→ **What the task asks**
Start with the line containing "As seen in this" and write out each line through the end of the listing, exactly as given.

--- Begin Data ---

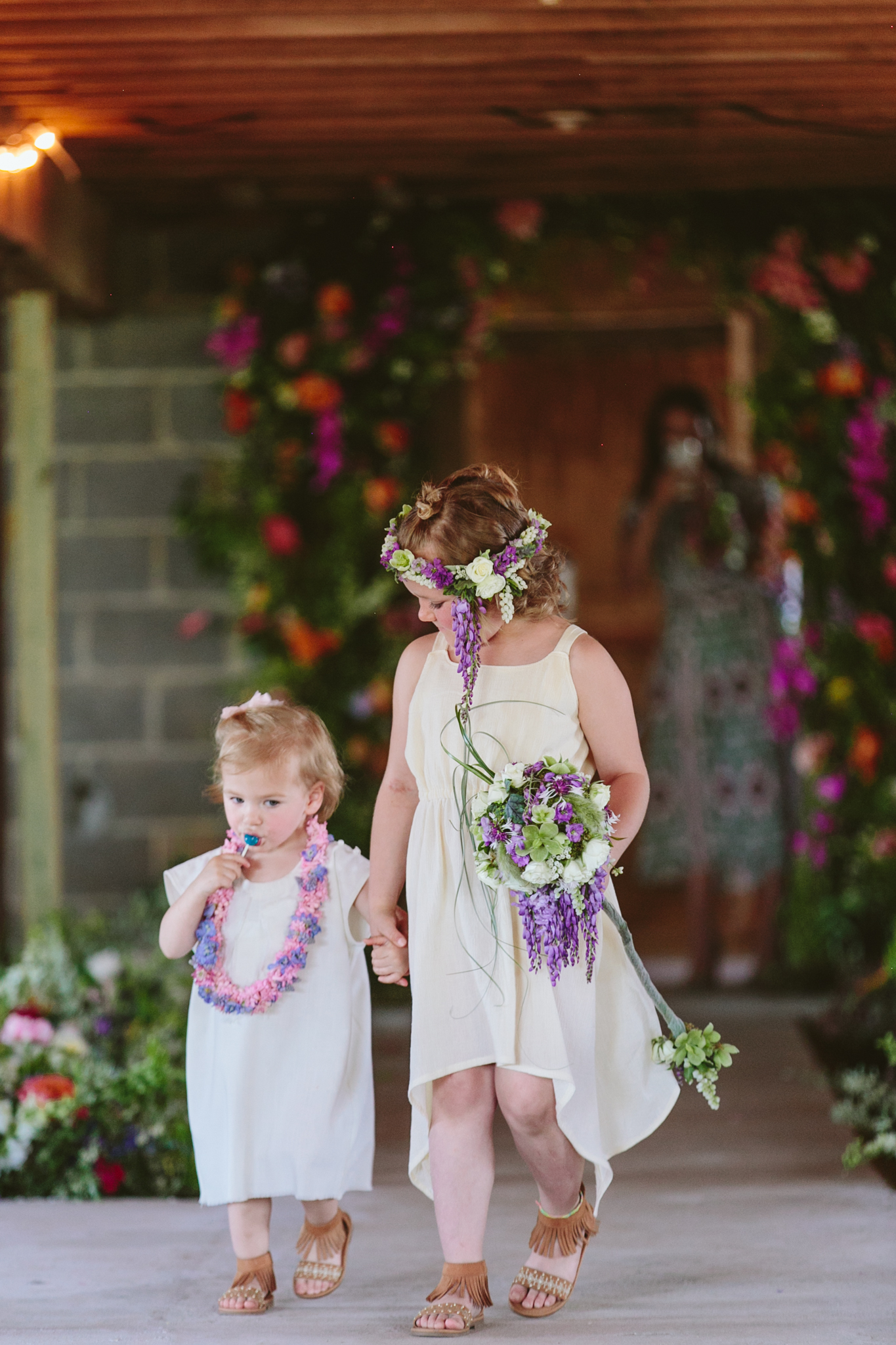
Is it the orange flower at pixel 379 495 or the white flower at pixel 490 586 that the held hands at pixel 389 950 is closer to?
the white flower at pixel 490 586

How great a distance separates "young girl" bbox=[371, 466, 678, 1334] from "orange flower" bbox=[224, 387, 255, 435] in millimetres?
2648

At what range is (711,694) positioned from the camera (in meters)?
5.32

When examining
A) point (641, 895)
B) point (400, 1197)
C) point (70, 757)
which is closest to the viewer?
point (400, 1197)

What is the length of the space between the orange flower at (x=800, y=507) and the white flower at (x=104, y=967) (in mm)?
2458

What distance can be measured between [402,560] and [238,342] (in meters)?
2.85

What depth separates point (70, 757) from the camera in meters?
5.26

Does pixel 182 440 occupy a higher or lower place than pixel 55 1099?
higher

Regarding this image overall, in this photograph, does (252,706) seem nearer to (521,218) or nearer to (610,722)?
(610,722)

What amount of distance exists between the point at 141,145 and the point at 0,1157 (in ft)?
8.17

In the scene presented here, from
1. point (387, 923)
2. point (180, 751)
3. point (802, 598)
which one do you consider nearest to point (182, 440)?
point (180, 751)

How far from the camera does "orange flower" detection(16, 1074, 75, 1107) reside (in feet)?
10.7

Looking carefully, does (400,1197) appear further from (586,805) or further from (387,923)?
(586,805)

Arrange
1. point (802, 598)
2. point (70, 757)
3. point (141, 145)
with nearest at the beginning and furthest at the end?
point (141, 145) → point (802, 598) → point (70, 757)

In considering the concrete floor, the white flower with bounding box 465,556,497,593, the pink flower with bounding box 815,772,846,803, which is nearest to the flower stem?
the concrete floor
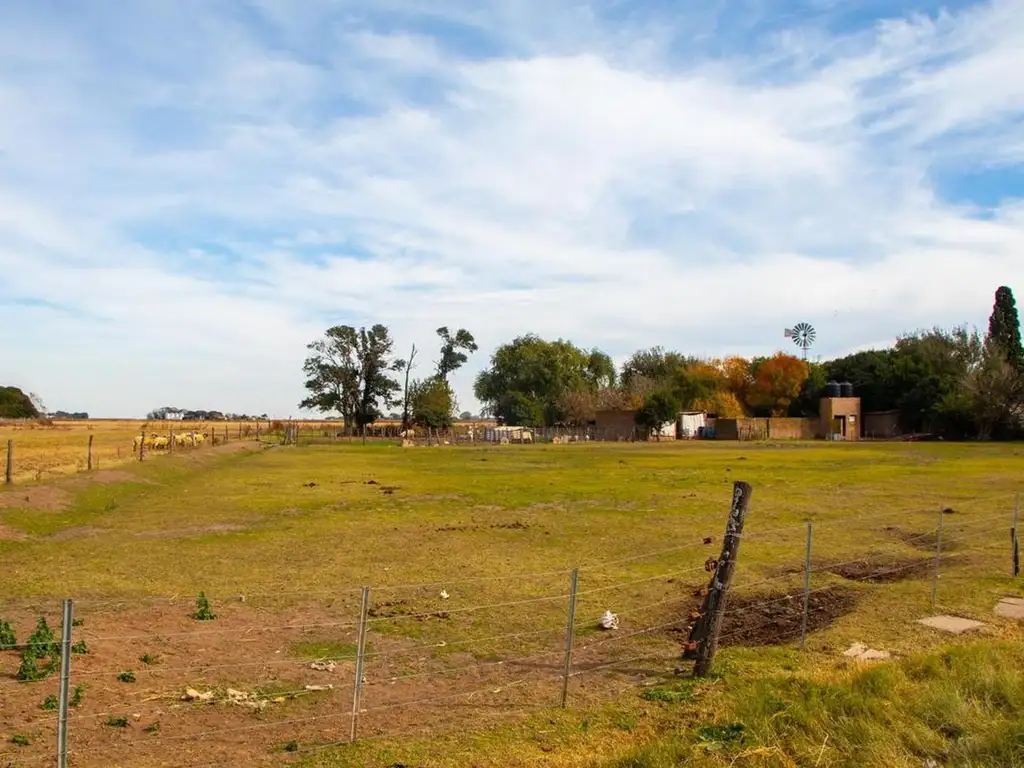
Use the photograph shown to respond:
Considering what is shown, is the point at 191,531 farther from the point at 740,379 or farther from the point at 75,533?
the point at 740,379

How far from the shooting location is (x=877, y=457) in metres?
47.8

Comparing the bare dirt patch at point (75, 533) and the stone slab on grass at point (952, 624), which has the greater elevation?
the stone slab on grass at point (952, 624)

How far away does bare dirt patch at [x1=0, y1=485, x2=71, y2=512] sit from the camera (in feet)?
68.6

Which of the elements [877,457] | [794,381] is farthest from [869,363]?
[877,457]

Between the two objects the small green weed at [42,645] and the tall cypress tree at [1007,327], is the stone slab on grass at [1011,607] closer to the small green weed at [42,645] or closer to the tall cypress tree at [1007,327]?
the small green weed at [42,645]

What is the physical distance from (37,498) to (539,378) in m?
91.5

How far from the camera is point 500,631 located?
412 inches

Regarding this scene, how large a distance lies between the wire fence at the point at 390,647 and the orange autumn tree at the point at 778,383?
8357 centimetres

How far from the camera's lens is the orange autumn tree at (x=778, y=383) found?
95.2 metres

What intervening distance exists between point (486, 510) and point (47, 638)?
15.7 m

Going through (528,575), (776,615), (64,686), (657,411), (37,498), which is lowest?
(776,615)

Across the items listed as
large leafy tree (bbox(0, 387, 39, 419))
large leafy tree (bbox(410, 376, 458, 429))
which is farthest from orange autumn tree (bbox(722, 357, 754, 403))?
large leafy tree (bbox(0, 387, 39, 419))

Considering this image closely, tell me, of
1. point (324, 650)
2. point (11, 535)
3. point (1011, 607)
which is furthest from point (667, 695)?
point (11, 535)

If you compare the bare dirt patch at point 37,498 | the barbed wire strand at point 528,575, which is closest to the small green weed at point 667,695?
the barbed wire strand at point 528,575
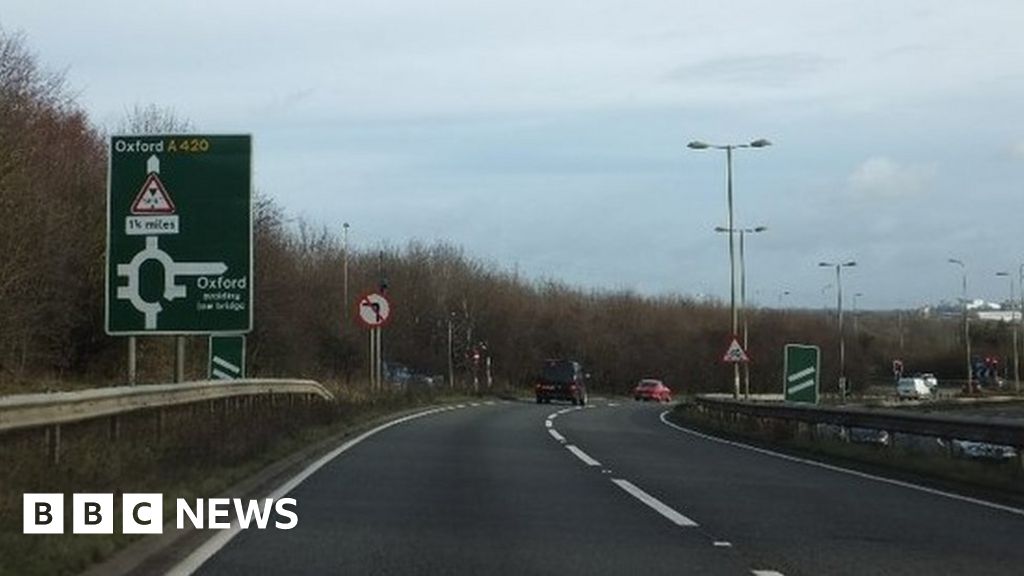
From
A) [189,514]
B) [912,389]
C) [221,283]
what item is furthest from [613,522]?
[912,389]

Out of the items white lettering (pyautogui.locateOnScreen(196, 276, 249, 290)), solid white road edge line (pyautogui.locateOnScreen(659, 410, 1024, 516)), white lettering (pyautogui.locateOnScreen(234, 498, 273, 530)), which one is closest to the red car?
solid white road edge line (pyautogui.locateOnScreen(659, 410, 1024, 516))

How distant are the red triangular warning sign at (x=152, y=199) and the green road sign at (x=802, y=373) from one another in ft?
54.4

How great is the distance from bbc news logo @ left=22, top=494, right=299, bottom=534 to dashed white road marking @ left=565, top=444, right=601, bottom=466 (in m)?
7.74

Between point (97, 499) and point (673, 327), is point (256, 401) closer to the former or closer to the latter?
point (97, 499)

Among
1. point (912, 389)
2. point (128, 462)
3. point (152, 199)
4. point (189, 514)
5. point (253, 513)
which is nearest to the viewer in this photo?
point (189, 514)

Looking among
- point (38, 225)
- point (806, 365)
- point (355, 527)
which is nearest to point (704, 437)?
point (806, 365)

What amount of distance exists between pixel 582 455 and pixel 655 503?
8.33 metres

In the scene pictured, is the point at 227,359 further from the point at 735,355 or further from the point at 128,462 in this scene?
the point at 128,462

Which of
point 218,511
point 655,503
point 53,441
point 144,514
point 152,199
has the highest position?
point 152,199

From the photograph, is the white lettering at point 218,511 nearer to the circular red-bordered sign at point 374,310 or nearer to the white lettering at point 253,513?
the white lettering at point 253,513

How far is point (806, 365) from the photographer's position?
1270 inches

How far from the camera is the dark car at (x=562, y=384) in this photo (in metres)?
65.3

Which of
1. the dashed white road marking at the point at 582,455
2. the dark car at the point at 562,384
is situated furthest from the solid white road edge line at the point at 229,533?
the dark car at the point at 562,384

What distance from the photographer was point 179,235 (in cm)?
2053
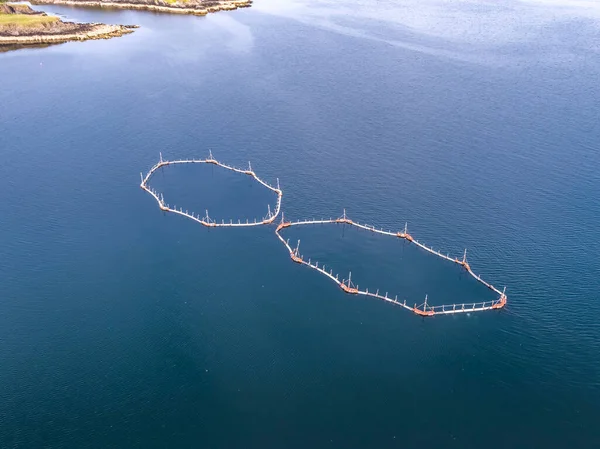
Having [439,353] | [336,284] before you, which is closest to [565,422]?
[439,353]

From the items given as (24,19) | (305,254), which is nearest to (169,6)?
(24,19)

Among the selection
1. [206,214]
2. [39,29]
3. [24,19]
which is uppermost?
[206,214]

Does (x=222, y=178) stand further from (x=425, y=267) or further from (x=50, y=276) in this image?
(x=425, y=267)

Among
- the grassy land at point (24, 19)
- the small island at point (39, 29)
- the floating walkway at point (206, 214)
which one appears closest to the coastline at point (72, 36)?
the small island at point (39, 29)

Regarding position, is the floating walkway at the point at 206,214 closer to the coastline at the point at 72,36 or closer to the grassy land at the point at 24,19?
the coastline at the point at 72,36

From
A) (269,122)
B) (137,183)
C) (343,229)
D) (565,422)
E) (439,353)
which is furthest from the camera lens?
(269,122)

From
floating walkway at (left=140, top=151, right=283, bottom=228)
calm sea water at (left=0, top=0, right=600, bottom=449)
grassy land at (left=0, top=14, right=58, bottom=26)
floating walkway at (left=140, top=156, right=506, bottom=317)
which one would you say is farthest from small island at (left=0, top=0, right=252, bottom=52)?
floating walkway at (left=140, top=156, right=506, bottom=317)

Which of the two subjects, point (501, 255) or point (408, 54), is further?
point (408, 54)

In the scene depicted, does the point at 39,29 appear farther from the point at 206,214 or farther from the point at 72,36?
the point at 206,214

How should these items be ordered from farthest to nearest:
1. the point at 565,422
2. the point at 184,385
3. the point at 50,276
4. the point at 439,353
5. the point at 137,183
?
1. the point at 137,183
2. the point at 50,276
3. the point at 439,353
4. the point at 184,385
5. the point at 565,422
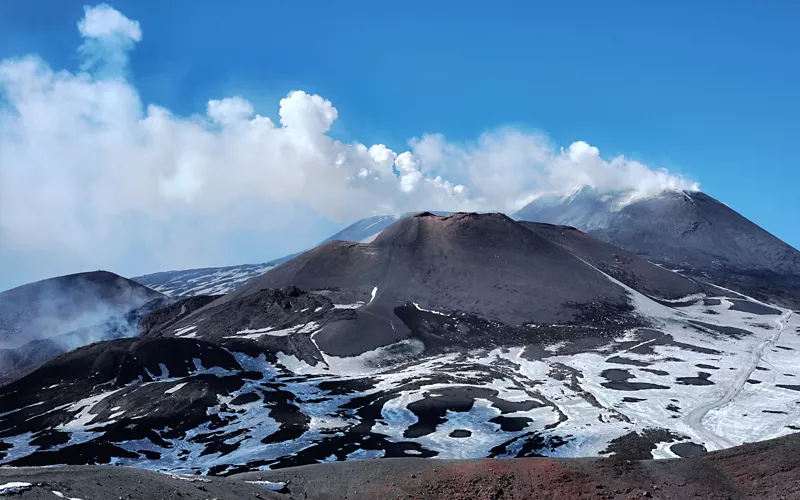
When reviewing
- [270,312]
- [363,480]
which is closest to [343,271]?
[270,312]

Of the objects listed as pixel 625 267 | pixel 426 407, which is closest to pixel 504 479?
pixel 426 407

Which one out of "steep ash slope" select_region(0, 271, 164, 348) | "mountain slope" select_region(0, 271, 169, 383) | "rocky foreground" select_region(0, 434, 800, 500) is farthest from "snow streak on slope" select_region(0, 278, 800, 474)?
"steep ash slope" select_region(0, 271, 164, 348)

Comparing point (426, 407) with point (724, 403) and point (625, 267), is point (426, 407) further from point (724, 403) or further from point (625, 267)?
point (625, 267)

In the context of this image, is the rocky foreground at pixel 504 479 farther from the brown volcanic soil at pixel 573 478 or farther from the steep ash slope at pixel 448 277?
the steep ash slope at pixel 448 277

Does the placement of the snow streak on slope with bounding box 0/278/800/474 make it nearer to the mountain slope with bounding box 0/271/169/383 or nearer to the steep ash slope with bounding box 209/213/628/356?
the steep ash slope with bounding box 209/213/628/356

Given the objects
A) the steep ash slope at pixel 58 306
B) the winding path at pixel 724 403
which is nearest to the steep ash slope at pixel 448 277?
the winding path at pixel 724 403

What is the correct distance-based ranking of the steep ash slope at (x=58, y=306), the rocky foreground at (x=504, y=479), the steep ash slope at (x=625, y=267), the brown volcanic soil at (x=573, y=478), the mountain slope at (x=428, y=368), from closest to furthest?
the rocky foreground at (x=504, y=479) → the brown volcanic soil at (x=573, y=478) → the mountain slope at (x=428, y=368) → the steep ash slope at (x=625, y=267) → the steep ash slope at (x=58, y=306)

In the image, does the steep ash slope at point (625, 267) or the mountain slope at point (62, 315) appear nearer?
the mountain slope at point (62, 315)
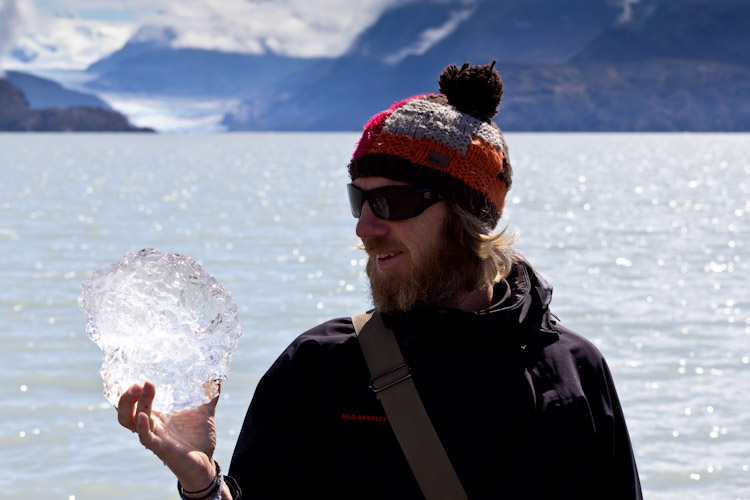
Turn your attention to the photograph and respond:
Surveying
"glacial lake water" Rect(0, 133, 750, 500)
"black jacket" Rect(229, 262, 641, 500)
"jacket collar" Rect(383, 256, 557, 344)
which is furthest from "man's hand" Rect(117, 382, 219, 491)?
"glacial lake water" Rect(0, 133, 750, 500)

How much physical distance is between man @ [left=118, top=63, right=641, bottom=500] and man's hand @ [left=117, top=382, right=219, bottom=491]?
0.04 m

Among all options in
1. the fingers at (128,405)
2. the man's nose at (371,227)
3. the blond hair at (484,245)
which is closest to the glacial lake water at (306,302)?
the blond hair at (484,245)

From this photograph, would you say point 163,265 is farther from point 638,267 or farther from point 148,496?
point 638,267

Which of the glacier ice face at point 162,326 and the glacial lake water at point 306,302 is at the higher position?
the glacier ice face at point 162,326

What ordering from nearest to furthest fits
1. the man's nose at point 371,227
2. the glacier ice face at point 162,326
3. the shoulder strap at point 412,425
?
1. the glacier ice face at point 162,326
2. the shoulder strap at point 412,425
3. the man's nose at point 371,227

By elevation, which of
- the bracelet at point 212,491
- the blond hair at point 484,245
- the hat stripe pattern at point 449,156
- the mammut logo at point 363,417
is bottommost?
the bracelet at point 212,491

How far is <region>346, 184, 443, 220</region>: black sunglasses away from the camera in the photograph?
8.25ft

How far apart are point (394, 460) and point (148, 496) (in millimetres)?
6801

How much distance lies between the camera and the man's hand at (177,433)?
201 cm

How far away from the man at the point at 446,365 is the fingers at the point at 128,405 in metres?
0.20

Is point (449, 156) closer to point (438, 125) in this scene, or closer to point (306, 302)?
point (438, 125)

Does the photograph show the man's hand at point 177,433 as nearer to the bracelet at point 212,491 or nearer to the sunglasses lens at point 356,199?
the bracelet at point 212,491

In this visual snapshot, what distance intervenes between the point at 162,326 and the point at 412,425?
642mm

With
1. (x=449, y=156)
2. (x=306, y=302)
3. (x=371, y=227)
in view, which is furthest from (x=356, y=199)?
(x=306, y=302)
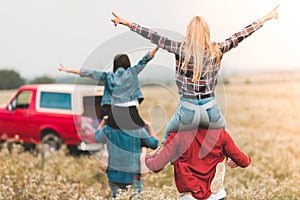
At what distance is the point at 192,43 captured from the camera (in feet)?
15.8

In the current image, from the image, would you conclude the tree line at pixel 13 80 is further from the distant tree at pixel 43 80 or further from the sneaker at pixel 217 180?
the sneaker at pixel 217 180

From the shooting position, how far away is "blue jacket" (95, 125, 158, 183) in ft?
22.3

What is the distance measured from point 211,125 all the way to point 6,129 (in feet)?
28.1

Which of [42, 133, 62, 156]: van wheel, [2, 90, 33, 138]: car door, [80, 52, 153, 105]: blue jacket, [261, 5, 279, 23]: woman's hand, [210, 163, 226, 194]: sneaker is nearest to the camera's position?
[210, 163, 226, 194]: sneaker

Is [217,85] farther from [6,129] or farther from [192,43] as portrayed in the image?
[6,129]

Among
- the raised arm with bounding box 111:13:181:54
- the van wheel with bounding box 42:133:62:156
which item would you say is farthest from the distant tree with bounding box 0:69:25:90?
the raised arm with bounding box 111:13:181:54

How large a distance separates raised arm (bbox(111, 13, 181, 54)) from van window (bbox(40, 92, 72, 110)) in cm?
714

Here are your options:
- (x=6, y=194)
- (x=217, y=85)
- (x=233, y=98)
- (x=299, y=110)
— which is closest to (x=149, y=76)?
(x=217, y=85)

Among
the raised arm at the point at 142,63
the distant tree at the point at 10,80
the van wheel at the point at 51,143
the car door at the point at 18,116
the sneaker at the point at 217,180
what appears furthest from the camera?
the distant tree at the point at 10,80

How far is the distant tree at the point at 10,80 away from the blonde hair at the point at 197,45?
9496 mm

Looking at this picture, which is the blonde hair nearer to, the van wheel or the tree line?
the van wheel

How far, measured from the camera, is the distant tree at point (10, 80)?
46.0 ft

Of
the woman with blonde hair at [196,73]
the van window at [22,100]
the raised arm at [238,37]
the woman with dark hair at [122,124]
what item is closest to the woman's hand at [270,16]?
the raised arm at [238,37]

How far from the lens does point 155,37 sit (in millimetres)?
4992
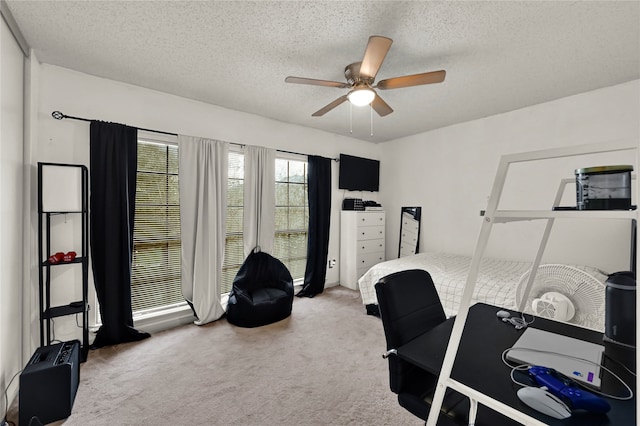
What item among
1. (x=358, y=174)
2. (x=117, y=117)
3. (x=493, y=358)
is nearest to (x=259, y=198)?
(x=117, y=117)

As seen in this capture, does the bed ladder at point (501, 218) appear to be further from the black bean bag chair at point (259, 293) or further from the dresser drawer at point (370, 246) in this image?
the dresser drawer at point (370, 246)

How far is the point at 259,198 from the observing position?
11.6ft

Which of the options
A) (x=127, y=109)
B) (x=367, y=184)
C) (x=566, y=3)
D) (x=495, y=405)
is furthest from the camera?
(x=367, y=184)

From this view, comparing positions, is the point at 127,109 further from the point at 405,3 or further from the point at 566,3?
the point at 566,3

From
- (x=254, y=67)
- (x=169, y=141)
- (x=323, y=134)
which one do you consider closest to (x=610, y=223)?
(x=323, y=134)

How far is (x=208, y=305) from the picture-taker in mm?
3074

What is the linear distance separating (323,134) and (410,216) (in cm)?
192

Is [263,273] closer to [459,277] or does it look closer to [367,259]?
[367,259]

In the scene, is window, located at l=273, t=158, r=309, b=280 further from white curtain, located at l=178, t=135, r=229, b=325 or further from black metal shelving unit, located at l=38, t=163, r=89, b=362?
black metal shelving unit, located at l=38, t=163, r=89, b=362

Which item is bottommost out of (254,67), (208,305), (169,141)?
(208,305)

--- End Data ---

→ **Output below**
As seen in this capture, does the bed ladder at point (501, 218) appear to be further from the black bean bag chair at point (259, 293) or further from the dresser drawer at point (370, 246) in this image?
the dresser drawer at point (370, 246)

How far is the point at 259,198 from the observing position?
11.6ft

Which of the options
A) (x=127, y=109)
B) (x=367, y=184)
C) (x=566, y=3)
D) (x=495, y=405)
is furthest from the camera?
(x=367, y=184)

From this view, comparing positions, is the point at 127,109 further from the point at 405,3 or further from the point at 566,3?
the point at 566,3

From
- (x=254, y=67)
- (x=169, y=141)
- (x=323, y=134)
which one do you consider closest to (x=610, y=223)?
(x=323, y=134)

How far is (x=208, y=305) from the picture-taker in mm?
3074

What is the linear distance separating (323,134) and (410,216) (in cm)?
192

Is [263,273] closer to [459,277] or does it look closer to [367,259]?
[367,259]

In the scene, is window, located at l=273, t=158, r=309, b=280 further from white curtain, located at l=178, t=135, r=229, b=325 or further from black metal shelving unit, located at l=38, t=163, r=89, b=362?
black metal shelving unit, located at l=38, t=163, r=89, b=362

Which item is bottommost out of (254,67), (208,305), (169,141)?
(208,305)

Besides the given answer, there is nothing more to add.